The cap -- emblazoned with the logo of Mount Gay rum -- is available only to a small number of racers in the nation's top sailing regattas. Cover your head with it and it will cover you in glory.
"I'm certainly qualified to wear it," said Mr. Stimson, 62, who races year-round and has done so since he was a child. "If I should ever lose mine, people would get me confused with being a rookie."
It started as a promotional stunt in the 1980s by Mount Gay rum, which dubs itself the sailor's drink. The Barbados-based company soon began handing out the caps at the roughly 50 sailing regattas it sponsors each year.
But not just any racer can get one. To preserve the cap's cachet, Mount Gay makes far fewer hats than sailors at its regattas. The caps are so popular, the 40,000 produced this year were not nearly enough to satisfy demand.
"We want to keep the mystique of the hat alive," said Pamm Houchens, a sector manager for Remy Amerique, the New York-based parent company of Mount Gay. "We only produce a finite amount."
Remy Amerique executives won't say where the caps are made -- some place in Kentucky is as far as they will go. It's a security measure, just in case anyone gets tempted to show up outside the factory doors with $20.
The concern seems reasonable. After all, some people show up at regattas not to race, but to find a cap.
"It's unbelievable," said Kathy Farrell, who was hired by Remy Amerique to promote the regattas. "During one race week, people came up to our van and begged for the caps. It didn't matter that the van was moving -- people ran right in front of it."
The most sought-after caps are the ones so worn and faded from sun and sweat that the red is drained to pink. And any cap stitched with the name and date of an exceptionally difficult regatta, such as the Australia to New Zealand race, is more coveted.
At Marmaduke's, a sailing bar in Annapolis, a collection of the caps is on display behind glass by the bar. Sailors can take a cap if they replace it with one of equal value.

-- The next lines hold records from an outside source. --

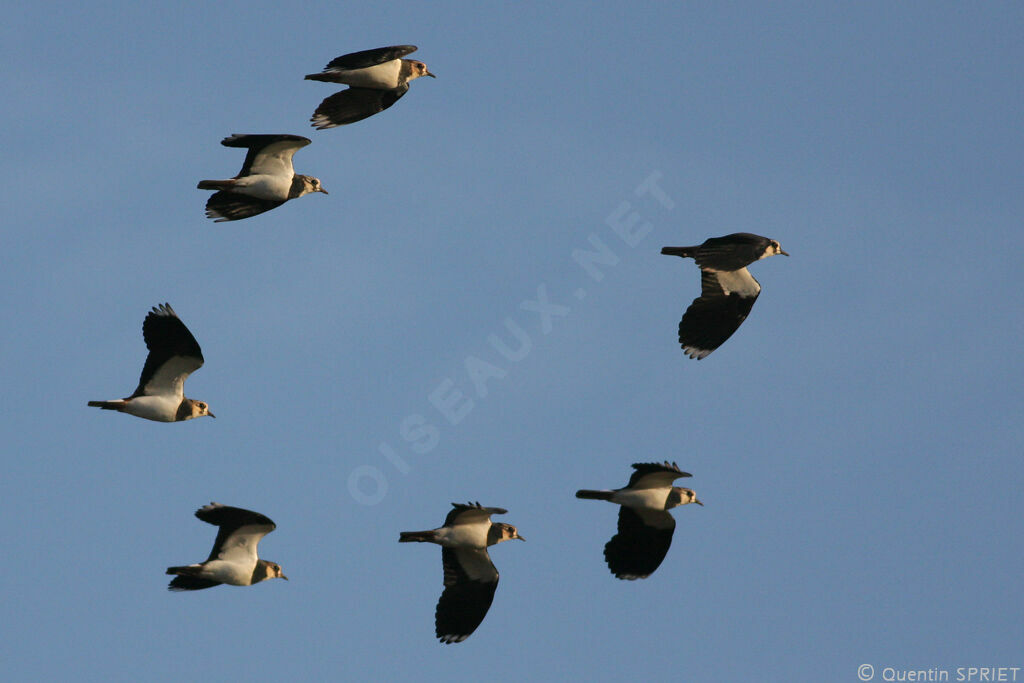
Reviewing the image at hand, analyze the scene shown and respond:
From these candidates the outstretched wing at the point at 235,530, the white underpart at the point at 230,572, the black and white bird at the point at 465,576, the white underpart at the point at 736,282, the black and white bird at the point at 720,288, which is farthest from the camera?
the white underpart at the point at 736,282

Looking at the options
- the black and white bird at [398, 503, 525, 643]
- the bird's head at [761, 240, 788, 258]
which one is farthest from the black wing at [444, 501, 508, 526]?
the bird's head at [761, 240, 788, 258]

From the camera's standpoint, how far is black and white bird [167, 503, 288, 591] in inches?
1110

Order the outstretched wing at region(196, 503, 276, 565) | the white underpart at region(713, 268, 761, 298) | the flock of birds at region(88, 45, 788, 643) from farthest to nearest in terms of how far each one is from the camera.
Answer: the white underpart at region(713, 268, 761, 298), the flock of birds at region(88, 45, 788, 643), the outstretched wing at region(196, 503, 276, 565)

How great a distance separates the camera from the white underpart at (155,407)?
3019cm

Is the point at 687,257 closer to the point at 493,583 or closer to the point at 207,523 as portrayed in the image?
the point at 493,583

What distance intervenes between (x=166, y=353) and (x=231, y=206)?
2984 mm

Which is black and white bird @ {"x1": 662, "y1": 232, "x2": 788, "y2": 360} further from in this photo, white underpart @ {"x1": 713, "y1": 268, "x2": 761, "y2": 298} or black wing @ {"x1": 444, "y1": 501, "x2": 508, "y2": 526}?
black wing @ {"x1": 444, "y1": 501, "x2": 508, "y2": 526}

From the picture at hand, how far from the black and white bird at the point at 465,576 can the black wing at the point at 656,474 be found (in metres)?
2.70

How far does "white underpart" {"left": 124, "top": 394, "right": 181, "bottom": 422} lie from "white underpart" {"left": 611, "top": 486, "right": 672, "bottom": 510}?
7980 millimetres

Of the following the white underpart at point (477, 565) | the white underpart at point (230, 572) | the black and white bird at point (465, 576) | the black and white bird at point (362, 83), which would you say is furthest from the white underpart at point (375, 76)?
the white underpart at point (230, 572)

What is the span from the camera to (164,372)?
98.9 feet

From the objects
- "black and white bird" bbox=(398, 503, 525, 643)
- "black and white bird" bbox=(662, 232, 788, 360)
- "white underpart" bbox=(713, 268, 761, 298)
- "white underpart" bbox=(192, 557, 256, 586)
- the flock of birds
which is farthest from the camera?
"white underpart" bbox=(713, 268, 761, 298)

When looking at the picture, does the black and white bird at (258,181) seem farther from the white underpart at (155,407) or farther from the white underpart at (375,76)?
the white underpart at (155,407)

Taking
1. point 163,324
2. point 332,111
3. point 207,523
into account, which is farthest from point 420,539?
point 332,111
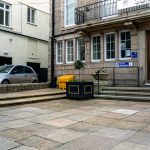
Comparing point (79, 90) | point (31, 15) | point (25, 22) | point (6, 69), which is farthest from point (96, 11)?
point (31, 15)

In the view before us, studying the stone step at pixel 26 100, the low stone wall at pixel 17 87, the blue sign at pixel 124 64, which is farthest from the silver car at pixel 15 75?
the blue sign at pixel 124 64

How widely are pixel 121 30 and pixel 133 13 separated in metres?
1.14

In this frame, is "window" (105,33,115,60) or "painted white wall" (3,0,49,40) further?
"painted white wall" (3,0,49,40)

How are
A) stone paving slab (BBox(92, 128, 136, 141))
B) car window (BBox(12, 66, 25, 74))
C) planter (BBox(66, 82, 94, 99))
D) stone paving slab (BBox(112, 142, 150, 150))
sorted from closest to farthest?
1. stone paving slab (BBox(112, 142, 150, 150))
2. stone paving slab (BBox(92, 128, 136, 141))
3. planter (BBox(66, 82, 94, 99))
4. car window (BBox(12, 66, 25, 74))

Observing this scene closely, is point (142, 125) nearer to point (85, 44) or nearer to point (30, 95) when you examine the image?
point (30, 95)

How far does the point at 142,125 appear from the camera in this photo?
6.13 m

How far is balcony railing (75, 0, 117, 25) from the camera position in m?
14.5

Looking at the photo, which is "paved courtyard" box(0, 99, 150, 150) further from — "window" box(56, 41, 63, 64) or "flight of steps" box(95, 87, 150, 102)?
"window" box(56, 41, 63, 64)

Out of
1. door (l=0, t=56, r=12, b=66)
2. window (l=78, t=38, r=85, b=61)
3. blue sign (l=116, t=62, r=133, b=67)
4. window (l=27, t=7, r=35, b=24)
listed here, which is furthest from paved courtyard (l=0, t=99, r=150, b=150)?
window (l=27, t=7, r=35, b=24)

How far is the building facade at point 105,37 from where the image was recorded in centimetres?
1311

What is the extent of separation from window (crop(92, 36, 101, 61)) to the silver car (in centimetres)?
388

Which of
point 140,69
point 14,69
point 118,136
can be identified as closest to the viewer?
point 118,136

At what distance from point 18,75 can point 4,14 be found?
732 centimetres

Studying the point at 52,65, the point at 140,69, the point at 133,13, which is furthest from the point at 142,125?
the point at 52,65
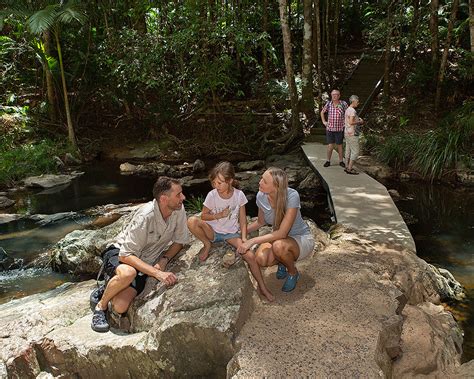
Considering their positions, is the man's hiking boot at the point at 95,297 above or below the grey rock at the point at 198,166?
above

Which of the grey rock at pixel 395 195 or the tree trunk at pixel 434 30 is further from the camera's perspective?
the tree trunk at pixel 434 30

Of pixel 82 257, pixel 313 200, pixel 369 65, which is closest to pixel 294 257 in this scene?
pixel 82 257

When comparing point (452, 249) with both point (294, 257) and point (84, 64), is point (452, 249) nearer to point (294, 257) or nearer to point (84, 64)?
point (294, 257)

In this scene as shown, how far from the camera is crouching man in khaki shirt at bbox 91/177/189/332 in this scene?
370cm

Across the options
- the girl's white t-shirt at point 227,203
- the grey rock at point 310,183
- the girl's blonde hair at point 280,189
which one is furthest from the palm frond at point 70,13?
the girl's blonde hair at point 280,189

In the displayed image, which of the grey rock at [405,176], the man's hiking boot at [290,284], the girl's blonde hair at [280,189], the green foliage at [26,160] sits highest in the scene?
the girl's blonde hair at [280,189]

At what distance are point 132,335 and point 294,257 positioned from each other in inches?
57.1

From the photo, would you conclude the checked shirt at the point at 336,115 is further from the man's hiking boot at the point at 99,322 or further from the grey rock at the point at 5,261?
the man's hiking boot at the point at 99,322

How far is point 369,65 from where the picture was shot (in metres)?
15.2

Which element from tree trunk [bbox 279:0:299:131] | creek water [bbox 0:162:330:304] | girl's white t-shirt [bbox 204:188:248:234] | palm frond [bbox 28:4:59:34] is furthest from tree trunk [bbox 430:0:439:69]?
girl's white t-shirt [bbox 204:188:248:234]

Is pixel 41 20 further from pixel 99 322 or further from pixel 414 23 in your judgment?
pixel 414 23

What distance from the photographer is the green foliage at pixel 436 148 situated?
9.09 meters

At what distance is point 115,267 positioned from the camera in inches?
153

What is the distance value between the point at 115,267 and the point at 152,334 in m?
0.81
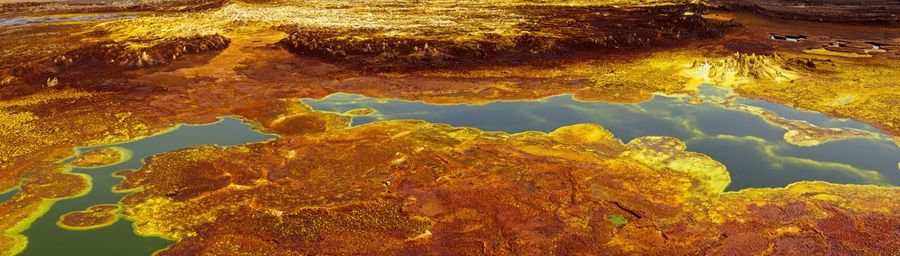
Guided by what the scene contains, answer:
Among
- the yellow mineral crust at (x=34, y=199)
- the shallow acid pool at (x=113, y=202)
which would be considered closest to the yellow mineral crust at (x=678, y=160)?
the shallow acid pool at (x=113, y=202)

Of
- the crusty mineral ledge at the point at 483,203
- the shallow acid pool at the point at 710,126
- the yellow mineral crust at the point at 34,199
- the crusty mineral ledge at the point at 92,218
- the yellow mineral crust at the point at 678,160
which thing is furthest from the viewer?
the shallow acid pool at the point at 710,126

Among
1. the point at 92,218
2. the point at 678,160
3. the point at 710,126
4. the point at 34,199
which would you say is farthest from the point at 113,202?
the point at 710,126

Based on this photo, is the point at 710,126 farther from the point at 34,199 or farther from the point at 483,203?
the point at 34,199

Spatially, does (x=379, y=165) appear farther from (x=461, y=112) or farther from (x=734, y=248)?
(x=734, y=248)

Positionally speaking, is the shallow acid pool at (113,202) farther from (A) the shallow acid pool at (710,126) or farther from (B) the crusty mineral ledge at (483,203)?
(A) the shallow acid pool at (710,126)

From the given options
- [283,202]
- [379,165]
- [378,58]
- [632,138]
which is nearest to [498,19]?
[378,58]

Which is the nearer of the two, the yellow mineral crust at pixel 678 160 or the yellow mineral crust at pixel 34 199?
the yellow mineral crust at pixel 34 199
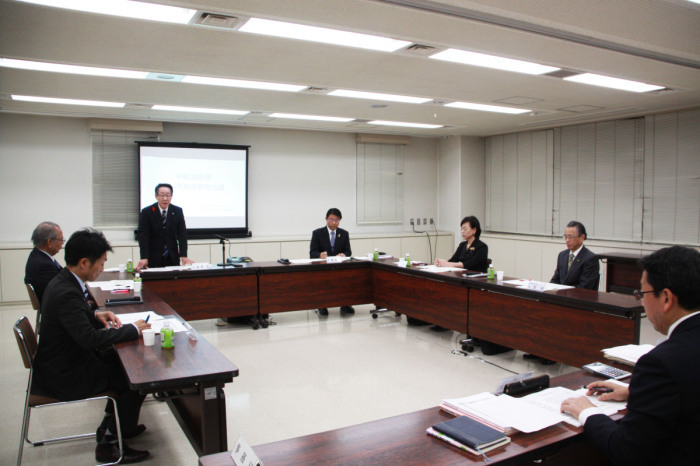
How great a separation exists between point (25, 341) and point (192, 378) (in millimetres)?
1065

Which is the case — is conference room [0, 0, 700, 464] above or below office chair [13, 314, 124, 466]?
above

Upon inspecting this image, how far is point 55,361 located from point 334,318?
13.7 ft

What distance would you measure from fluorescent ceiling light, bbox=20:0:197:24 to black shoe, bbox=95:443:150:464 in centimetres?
271

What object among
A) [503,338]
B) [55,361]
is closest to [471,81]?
[503,338]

The case is locked, and with good reason. Some people will resort to mischief to get their hands on these hats.
Recently, visitors picked the lock on the antique cabinet in the lobby of Mount Gay's distillery in Bridgetown, Barbados, and stole from the 100-cap stash. The company has since installed a new security system and put the hats on ledges by the ceiling.
"There's been plenty of trades, people trading $50, $75 for a hat," said David Meyers, who runs the distillery on the island, which also is home to 1,200 rum shops.
Sometimes you can get a cap if you have great hair. Mr. Meyers said the agent for Patrick Swayze called him and begged for one. The shaggy-haired actor apparently wanted to top off his look during a deep-sea fishing expedition.
"In the spirit of helping out certain dignitaries, I gave him one from my personal collection," said Mr. Meyers. He watched his cap get whisked away in a limousine, and Mr. Meyers was given a $100 check for charity in return.
People have been known to risk their lives for the caps. Well, sort of.
Seamus Kraft, a grade school boy from Marblehead, Mass., wrote to several top-level executives at Remy Amerique after his boat capsized and he lost his father's prized headgear.
"The hat sunk. I even got yelled at for diving for it!" he scrawled on sailboat stationery. "My dad is very sad and disappointed because I took it off and I wasn't supposed to."
The executives took pity. Seamus got the hat.
The caps are not just for sailing. People wear them to bars. People wear them to work. One bride even outfitted her wedding party in them, although the hats were off during the ceremony.
While there probably won't ever be a Mount Gay wedding gown, this year the company began a line of "crew gear" for people who want to dress entirely in the rum emblem. The items, including a $69.95 windproof jacket and $24.95 twill shorts, come in boiled-lobster red and a weather-beaten pink.
One day, executives dream, they will even open a Mount Gay clothing store. But the cap will never be for sale. And that's just fine with sailors.
"It's just not proper to have a cap unless you earned it yourself," said Annapolis sailor Cabell "Pipes" Potts, who has two. "Any other way is just gauche."